En un extremo de la habitación había una mesa de escritorio y, en el centro, una mesita con sofás y sillones. Dos hombres se levantaron al verlos; eran Peter Dubois y Kevin Kepler.

– Buenas tardes, Karen. ¿Cómo está usted, Berenguer? -Dubois les dio la bienvenida con una sonrisa que suavizaba su dura mirada. Tendió la mano a Jaime, y éste la estrechó.

– Muy bien, gracias, Dubois. ¿Y usted?

– Excelente -contestó mientras Karen saludaba a Kepler con un beso en la mejilla-. Ya conoce usted al señor Kepler.

– Sí, nos conocimos en el bosque.

– Un placer verle de nuevo, Berenguer -dijo Kepler mientras ambos se estrechaban la mano.

– Sentémonos y hablemos de lo que le trae a nuestro club. -Dubois acompañó su invitación con un gesto.

– Karen dice que le gustaría pertenecer a nuestro grupo. -Kepler lo abordó tan pronto como se acomodaron-. ¿Por qué?

– Bien, su discurso del bosque me pareció muy interesante. -Jaime hablaba con lentitud, mirándolos alternativamente. No esperaba aquello; se sentía como cuando iba a la búsqueda de su primer empleo y lo entrevistaban. No estaba preparado para un examen, pero deseaba aquel «empleo» y temía perder a Karen si lo rechazaban. Y no la perdería. Era la razón que le traía allí. La única. Aunque no pensaba confesarla-. En realidad -continuó-, podría aceptar mucho de lo que se dijo y, aunque me cuesta creer algún punto, mantengo una actitud positiva.

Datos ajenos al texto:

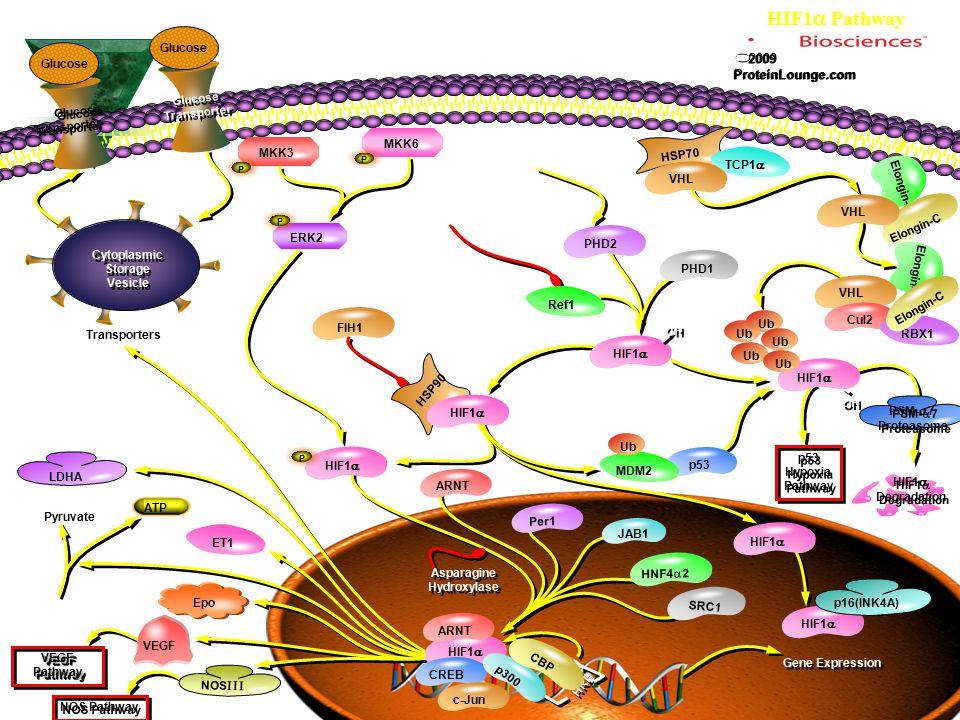 HSP70 HIF1  Pathway Elongin-B Elongin-C Elongin-B p53 MKK3 MKK6 ERK2 FIH1 Ref1 PHD2 PHD1 TCP1  HSP90 MDM2 Ub HIF1  Per1 JAB1 Ub VHL ARNT HNF4  2 S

– ¿Qué le cuesta creer? -inquirió Kepler. Su expresión era seria, al contrario que Dubois, que mantenía la sonrisa, pero con una mirada de ojos escrutadores.

– Lo de la memoria genética. O los recuerdos de anteriores reencarnaciones, como luego Karen aclaró. Es fascinante, una bonita historia que me gustaría fuera cierta. Pero mi razón me impide creerla.

– ¿Querría intentarlo? -preguntó Dubois.

– ¿Intentar recuerdos de vidas anteriores?

– Efectivamente.

– ¡Estaría encantado!

– Se trata de un rito de fase avanzada -objetó Kepler-. Podría ser prematuro.

– Cierto -confirmó Dubois-. En realidad es frecuente que se intente y que el individuo no experimente nada; podría frustrarse mucho si acude a la ceremonia con grandes expectativas.

– Peter -intervino Karen-, creo que Jaime está preparado.

– Coincido con Karen -convino Dubois dirigiéndose a Kepler-. Y si el señor Berenguer está dispuesto a seguir nuestras reglas y códigos, debiéramos darle la oportunidad lo antes posible. Mañana sábado.

– Bien -aceptó Kepler-. Vosotros lo conocéis mejor que yo. También conocéis los riesgos. Si con todo ello queréis seguir adelante, que sea mañana.

– ¿Qué me dice, Berenguer? -interrogó Dubois-. ¿Está dispuesto a seguir adelante y aceptar lo que comporta integrarse en nuestro grupo?

– Deseo vivir la experiencia -confirmó Jaime, que tenía la impresión de estar aprobando el examen-. Karen me habló de algunas de las normas de su grupo y estoy dispuesto a asumirlas.

– Ya aprenderá los detalles -intervino Kepler-, pero básicamente son tres puntos: primero, no comentar a nadie lo que vea, oiga o hable con nosotros; segundo, ayudar con todos los medios a su alcance a los hermanos y a los objetivos del grupo, y tercero, obligarse a una obediencia razonablemente estricta a sus líderes.